Bluey is produced by Ludo Studio, an Australian company that got initial funding for the show from the BBC, Australian governments and the Australian Broadcasting Corp. Disney acquired the rights to air the programme in all but a few countries, most notably Australia and New Zealand, edging out other media companies.
In the United Kingdom, Bluey appears on both Disney+ and later on some BBC outlets.
The show has struck a chord with viewers because the episodes, just a few minutes in length, show both the dog parents and pups playing games and being silly.
“It’s good for kids, but it’s also very funny for adults,” said Mariel Monteagudo, an actress from Staten Island, New York, who watches the show with her eight-year-old son.
In the very first episode, Bluey and her sister, Bingo, play a trick on their dad that leaves him frozen with a garden hosepipe spraying him in the face. Another episode portrays the parents as hung over from a night of partying.
The show is so cheeky Disney and the BBC have caused fan uproar for sometimes censoring the content.

Disney has been promoting Bluey in short clips on YouTube and has run marathon sessions on its cable networks. The company has also been scheduling Bluey in the afternoon and evenings, so older kids and families can watch.

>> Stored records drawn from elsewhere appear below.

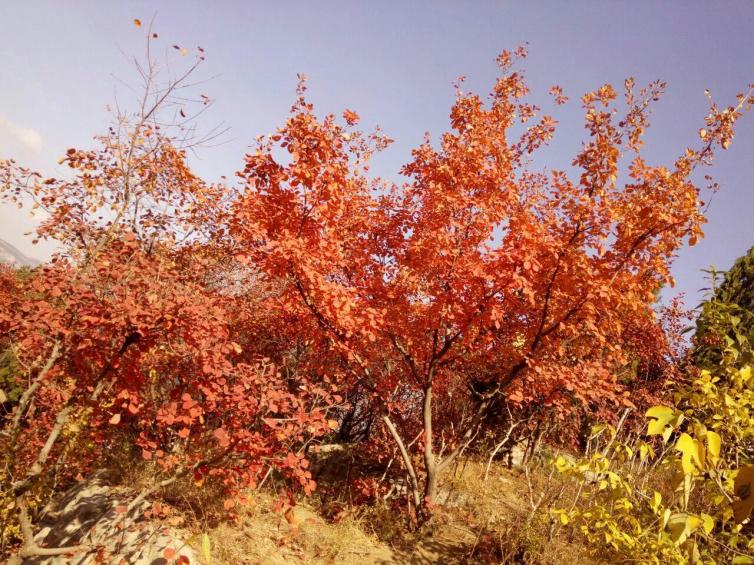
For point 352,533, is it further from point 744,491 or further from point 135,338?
point 744,491

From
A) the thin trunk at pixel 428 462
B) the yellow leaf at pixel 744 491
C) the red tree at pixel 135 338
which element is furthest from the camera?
the thin trunk at pixel 428 462

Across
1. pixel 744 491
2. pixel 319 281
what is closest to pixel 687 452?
pixel 744 491

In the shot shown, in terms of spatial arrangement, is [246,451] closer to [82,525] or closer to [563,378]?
[82,525]

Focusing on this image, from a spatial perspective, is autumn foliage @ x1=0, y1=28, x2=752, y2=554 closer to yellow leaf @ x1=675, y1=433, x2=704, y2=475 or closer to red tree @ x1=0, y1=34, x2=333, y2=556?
red tree @ x1=0, y1=34, x2=333, y2=556

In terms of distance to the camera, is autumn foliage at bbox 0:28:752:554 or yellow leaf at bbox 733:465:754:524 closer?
yellow leaf at bbox 733:465:754:524

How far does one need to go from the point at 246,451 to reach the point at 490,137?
275 inches

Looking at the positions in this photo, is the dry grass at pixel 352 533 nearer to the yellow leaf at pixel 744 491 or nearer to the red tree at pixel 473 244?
the red tree at pixel 473 244

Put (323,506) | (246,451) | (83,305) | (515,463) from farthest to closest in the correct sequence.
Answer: (515,463)
(323,506)
(246,451)
(83,305)

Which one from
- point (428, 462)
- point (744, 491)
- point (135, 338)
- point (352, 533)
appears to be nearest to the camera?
point (744, 491)

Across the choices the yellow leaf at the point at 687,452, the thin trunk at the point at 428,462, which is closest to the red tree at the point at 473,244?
the thin trunk at the point at 428,462

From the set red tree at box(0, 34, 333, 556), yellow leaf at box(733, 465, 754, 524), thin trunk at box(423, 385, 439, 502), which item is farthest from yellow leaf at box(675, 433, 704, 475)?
thin trunk at box(423, 385, 439, 502)

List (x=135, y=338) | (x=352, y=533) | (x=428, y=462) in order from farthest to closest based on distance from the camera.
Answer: (x=428, y=462), (x=352, y=533), (x=135, y=338)

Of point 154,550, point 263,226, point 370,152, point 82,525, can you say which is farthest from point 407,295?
point 82,525

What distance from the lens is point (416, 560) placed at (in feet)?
22.6
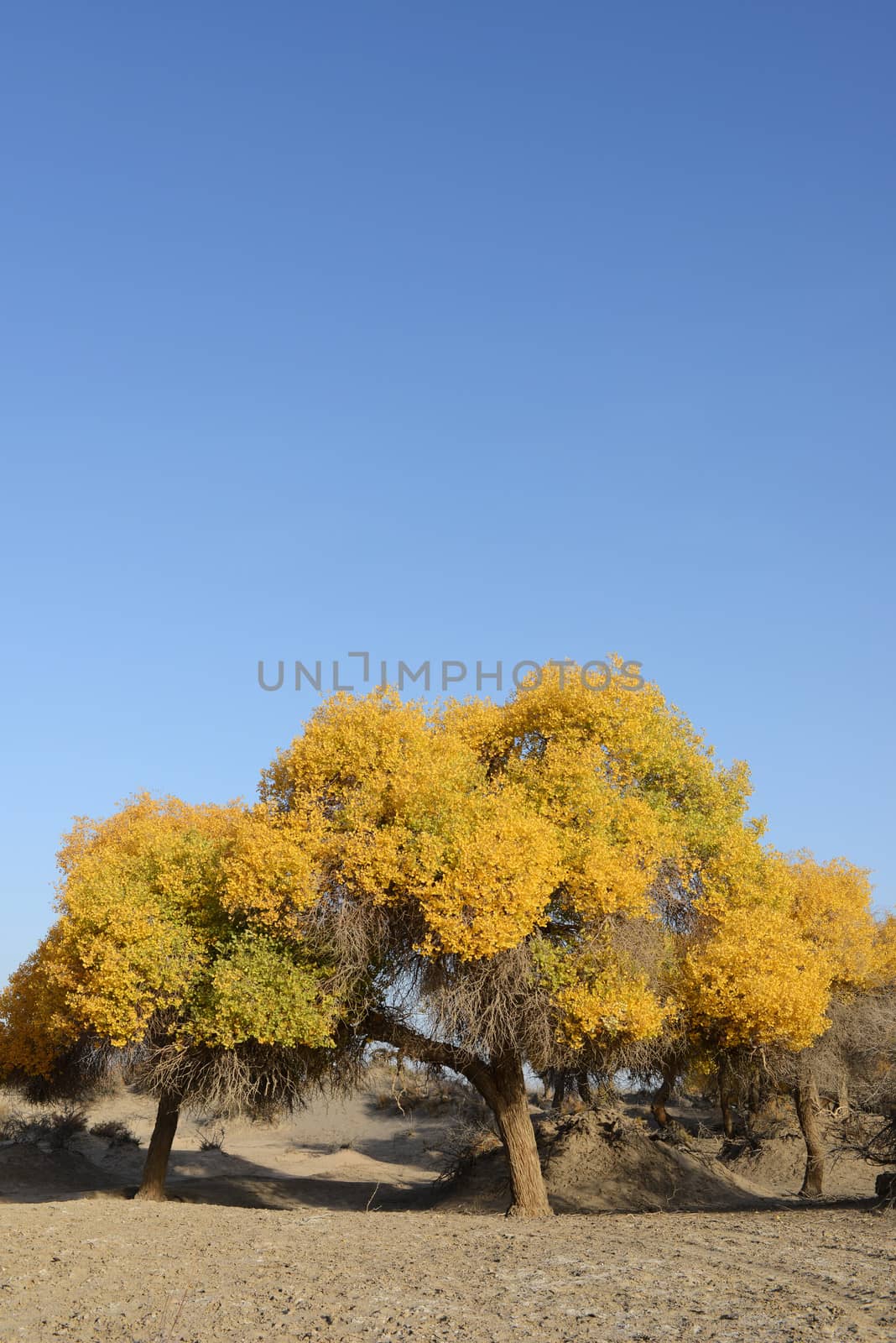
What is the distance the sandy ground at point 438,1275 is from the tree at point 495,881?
293cm

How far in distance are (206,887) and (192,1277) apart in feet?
27.3

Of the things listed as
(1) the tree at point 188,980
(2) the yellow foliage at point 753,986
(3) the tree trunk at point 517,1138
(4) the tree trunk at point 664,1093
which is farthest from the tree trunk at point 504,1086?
(4) the tree trunk at point 664,1093

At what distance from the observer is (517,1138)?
64.8 feet

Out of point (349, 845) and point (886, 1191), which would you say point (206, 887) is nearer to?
point (349, 845)

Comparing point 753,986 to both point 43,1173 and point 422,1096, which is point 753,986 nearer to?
point 43,1173

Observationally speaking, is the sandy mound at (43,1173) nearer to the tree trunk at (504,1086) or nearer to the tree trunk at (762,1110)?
the tree trunk at (504,1086)

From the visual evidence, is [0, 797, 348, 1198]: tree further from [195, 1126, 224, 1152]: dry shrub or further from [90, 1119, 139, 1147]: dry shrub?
[195, 1126, 224, 1152]: dry shrub

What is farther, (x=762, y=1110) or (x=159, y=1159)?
(x=762, y=1110)

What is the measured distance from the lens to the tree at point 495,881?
16953 millimetres

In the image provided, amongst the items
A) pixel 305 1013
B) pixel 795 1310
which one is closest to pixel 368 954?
pixel 305 1013

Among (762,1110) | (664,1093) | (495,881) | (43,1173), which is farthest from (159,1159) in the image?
(762,1110)

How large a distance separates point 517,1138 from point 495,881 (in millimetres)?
6441

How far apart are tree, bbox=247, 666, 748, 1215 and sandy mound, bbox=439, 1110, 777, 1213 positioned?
4370mm

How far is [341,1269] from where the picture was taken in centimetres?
1226
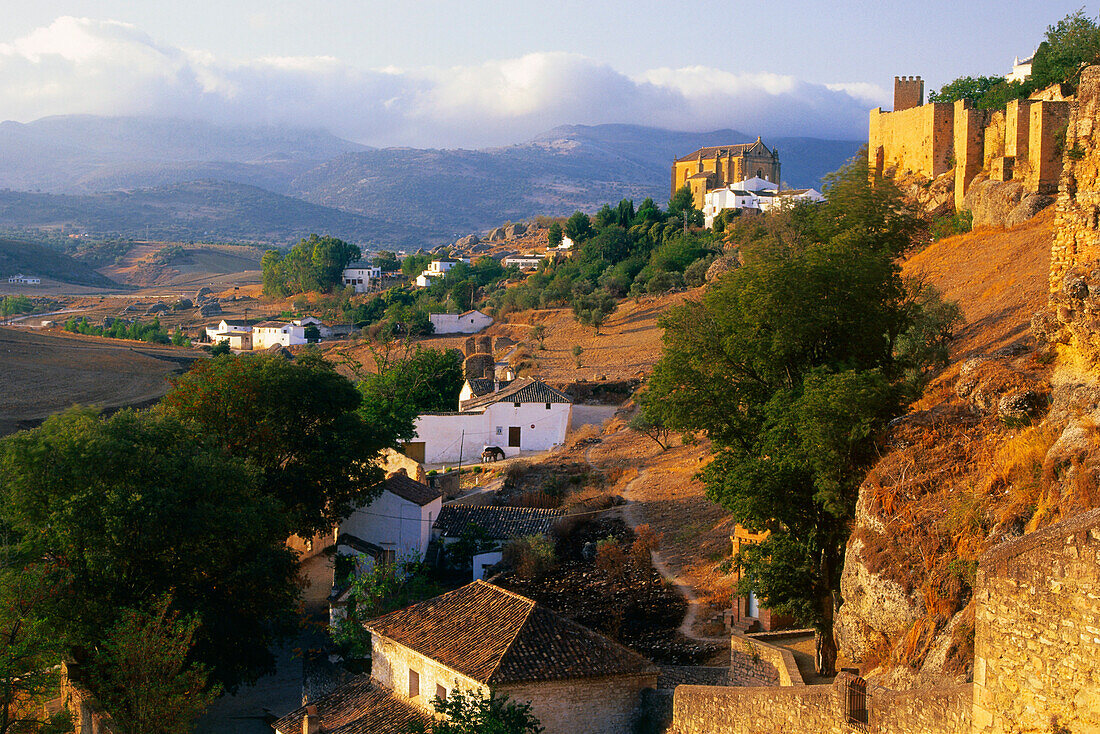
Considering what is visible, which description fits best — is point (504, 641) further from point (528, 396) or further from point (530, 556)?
point (528, 396)

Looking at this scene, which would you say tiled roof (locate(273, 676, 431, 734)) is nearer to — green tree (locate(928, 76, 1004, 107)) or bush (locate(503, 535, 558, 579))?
bush (locate(503, 535, 558, 579))

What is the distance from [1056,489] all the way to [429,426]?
26.0 metres

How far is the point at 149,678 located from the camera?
1465 cm

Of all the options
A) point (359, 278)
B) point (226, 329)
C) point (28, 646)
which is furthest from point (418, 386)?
point (359, 278)

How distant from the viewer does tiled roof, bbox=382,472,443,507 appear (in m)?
22.5

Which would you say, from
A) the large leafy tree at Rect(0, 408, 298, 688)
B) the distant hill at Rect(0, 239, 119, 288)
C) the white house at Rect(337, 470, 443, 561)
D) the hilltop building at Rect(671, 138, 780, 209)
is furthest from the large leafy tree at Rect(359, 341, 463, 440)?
the distant hill at Rect(0, 239, 119, 288)

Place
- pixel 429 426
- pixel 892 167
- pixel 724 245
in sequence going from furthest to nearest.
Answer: pixel 724 245 < pixel 892 167 < pixel 429 426

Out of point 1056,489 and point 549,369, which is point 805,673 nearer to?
point 1056,489

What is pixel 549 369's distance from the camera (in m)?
41.2

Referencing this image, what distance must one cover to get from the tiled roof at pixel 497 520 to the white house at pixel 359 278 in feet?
224

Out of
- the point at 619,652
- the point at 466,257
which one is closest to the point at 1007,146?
the point at 619,652

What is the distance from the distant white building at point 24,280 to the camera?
109m

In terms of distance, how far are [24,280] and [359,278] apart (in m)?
45.8

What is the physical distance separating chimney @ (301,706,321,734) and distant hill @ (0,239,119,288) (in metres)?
114
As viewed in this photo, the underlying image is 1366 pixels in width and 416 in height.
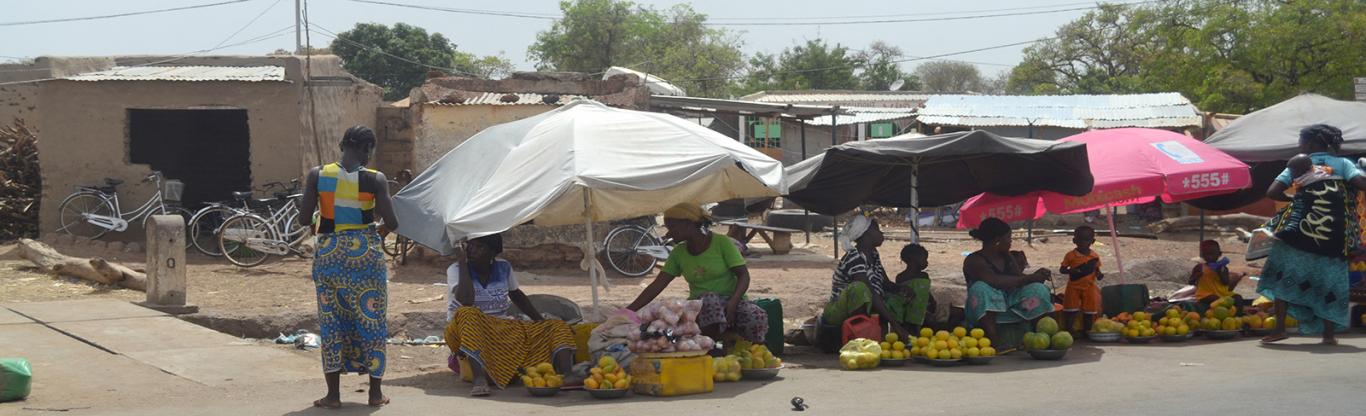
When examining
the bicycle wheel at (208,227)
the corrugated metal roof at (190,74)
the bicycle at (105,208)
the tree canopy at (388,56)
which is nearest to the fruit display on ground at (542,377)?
the bicycle wheel at (208,227)

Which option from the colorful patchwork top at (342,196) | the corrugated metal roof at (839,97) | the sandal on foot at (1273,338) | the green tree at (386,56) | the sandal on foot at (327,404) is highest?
the green tree at (386,56)

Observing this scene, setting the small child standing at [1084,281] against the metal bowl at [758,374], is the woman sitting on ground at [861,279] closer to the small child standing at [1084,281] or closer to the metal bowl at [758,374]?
the metal bowl at [758,374]

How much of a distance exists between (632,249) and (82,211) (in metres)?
7.65

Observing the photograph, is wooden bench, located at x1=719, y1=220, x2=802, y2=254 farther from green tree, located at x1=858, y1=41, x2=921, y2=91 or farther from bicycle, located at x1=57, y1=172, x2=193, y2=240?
green tree, located at x1=858, y1=41, x2=921, y2=91

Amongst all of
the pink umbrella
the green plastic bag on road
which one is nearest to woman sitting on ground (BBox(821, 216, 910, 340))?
the pink umbrella

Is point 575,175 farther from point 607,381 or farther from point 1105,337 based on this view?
point 1105,337

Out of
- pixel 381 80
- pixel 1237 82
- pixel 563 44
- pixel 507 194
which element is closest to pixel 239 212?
pixel 507 194

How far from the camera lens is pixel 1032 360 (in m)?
9.05

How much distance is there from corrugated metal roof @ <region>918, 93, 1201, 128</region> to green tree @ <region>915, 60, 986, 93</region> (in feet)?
147

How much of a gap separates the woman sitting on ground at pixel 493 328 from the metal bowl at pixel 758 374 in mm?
1145

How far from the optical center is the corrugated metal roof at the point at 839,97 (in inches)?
1348

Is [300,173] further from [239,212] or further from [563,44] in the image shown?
[563,44]

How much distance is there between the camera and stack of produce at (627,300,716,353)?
7.61m

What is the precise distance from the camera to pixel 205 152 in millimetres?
17812
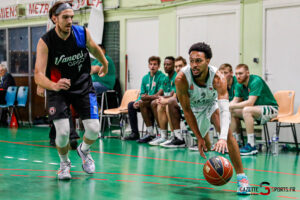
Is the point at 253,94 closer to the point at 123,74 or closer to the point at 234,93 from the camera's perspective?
the point at 234,93

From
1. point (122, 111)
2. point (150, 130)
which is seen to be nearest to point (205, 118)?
point (150, 130)

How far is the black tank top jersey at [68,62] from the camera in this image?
4789 millimetres

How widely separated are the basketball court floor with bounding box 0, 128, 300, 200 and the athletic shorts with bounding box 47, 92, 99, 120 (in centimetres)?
69

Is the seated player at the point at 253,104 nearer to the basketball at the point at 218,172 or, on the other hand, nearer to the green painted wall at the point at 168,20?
the green painted wall at the point at 168,20

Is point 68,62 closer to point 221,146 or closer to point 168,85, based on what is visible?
point 221,146

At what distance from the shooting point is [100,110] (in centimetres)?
1014

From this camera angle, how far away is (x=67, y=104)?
5.02 meters

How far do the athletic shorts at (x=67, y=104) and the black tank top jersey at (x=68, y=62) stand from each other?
0.06 meters

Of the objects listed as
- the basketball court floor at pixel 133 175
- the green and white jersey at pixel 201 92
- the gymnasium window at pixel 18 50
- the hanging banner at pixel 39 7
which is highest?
the hanging banner at pixel 39 7

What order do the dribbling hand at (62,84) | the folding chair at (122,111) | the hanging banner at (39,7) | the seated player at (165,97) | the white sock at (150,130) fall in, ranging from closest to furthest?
1. the dribbling hand at (62,84)
2. the seated player at (165,97)
3. the white sock at (150,130)
4. the folding chair at (122,111)
5. the hanging banner at (39,7)

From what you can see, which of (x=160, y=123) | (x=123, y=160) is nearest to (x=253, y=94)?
(x=160, y=123)

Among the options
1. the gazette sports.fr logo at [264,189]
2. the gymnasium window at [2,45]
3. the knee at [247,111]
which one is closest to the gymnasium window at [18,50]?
the gymnasium window at [2,45]

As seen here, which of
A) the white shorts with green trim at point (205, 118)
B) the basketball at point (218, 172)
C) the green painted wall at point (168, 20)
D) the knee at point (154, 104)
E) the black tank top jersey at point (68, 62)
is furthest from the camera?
the green painted wall at point (168, 20)

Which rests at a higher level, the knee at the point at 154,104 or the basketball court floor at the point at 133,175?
the knee at the point at 154,104
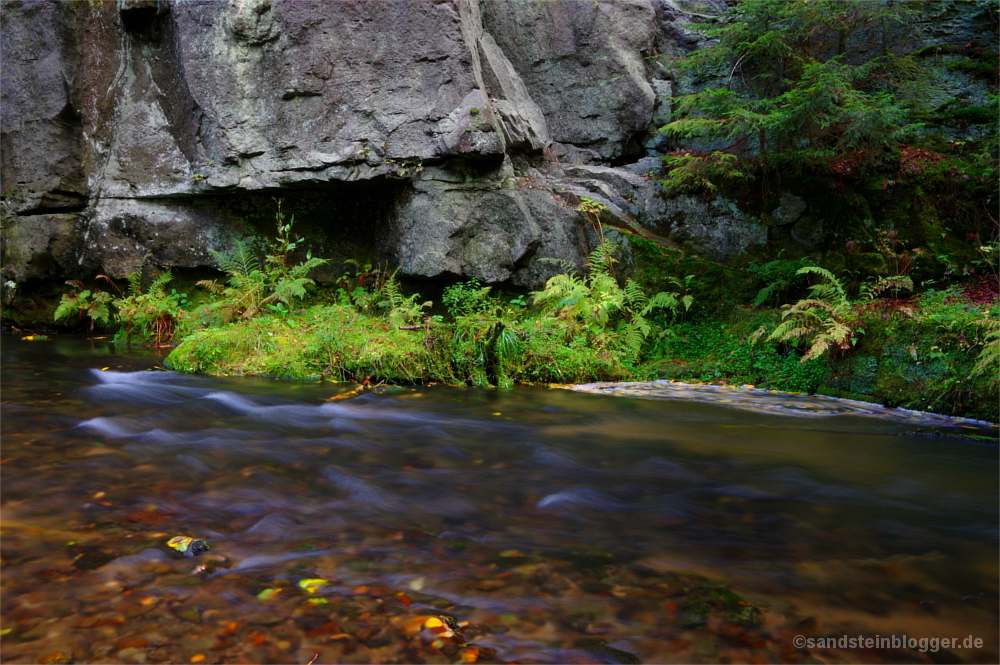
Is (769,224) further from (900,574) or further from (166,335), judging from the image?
(166,335)

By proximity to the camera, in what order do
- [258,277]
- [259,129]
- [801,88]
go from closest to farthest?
[801,88]
[259,129]
[258,277]

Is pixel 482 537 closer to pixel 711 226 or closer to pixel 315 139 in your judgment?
pixel 711 226

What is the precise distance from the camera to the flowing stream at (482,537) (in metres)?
2.17

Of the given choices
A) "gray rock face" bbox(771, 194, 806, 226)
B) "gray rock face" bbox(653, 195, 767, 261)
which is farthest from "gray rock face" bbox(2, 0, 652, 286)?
"gray rock face" bbox(771, 194, 806, 226)

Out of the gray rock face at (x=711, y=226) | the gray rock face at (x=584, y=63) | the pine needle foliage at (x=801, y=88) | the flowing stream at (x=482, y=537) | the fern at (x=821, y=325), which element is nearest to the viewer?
the flowing stream at (x=482, y=537)

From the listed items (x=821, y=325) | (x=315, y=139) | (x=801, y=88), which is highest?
(x=801, y=88)

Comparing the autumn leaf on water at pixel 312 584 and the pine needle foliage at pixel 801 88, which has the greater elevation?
the pine needle foliage at pixel 801 88

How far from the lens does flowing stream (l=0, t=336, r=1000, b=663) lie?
7.11 ft

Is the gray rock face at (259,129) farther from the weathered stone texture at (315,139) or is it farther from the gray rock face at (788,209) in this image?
the gray rock face at (788,209)

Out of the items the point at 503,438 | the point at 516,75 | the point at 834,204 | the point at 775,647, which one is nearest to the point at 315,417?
the point at 503,438

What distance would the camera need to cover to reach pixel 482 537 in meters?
3.03

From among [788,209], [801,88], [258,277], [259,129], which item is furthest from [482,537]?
[259,129]

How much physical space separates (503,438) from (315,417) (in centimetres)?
176

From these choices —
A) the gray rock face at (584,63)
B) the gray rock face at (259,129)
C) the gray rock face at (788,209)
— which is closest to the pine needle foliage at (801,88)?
the gray rock face at (788,209)
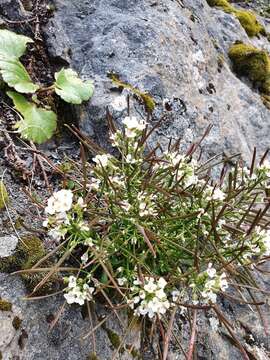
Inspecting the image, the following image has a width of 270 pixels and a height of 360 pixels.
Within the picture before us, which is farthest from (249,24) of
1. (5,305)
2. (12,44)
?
(5,305)

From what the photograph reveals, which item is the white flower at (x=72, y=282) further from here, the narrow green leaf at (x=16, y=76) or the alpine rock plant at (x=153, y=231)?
the narrow green leaf at (x=16, y=76)

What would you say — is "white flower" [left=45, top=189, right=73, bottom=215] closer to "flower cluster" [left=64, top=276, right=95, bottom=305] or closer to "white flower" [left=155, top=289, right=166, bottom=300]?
"flower cluster" [left=64, top=276, right=95, bottom=305]

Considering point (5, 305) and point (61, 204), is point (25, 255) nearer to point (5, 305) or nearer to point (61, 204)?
point (5, 305)

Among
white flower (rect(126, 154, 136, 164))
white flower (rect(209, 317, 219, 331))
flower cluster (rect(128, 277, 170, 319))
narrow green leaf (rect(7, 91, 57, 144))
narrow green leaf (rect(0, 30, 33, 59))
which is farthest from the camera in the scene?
narrow green leaf (rect(0, 30, 33, 59))

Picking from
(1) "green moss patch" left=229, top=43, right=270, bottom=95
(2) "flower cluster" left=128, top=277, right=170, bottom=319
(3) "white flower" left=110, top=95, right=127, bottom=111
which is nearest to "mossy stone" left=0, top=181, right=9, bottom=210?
(2) "flower cluster" left=128, top=277, right=170, bottom=319

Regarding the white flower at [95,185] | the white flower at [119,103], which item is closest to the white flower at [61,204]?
the white flower at [95,185]

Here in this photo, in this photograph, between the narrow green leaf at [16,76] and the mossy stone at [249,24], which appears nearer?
the narrow green leaf at [16,76]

Brumm modelled the dog family after his own children, adopting what he calls a “grounded yet wild tone”. He said he was a little surprised by the success of the series, “though it’s testament to the fact that kids are pretty similar the world over”.

In Australia, where young children now go to bed with Bluey stuffed animals, the programme is the No. 2 character behind Paw Patrol in the preschool toy category, according to market researcher NPD. In the US, it ranks 5th.
An album of music from the show was the first kids record to hit No. 1 in Australia last year.
Normally a hit show at Disney would lead to merchandise being sold at its theme parks, website and stores, but the company has not given Bluey that extensive a push in those outlets. That may be because Disney does not own the brand, notes Zahn, the Toy Insider editor.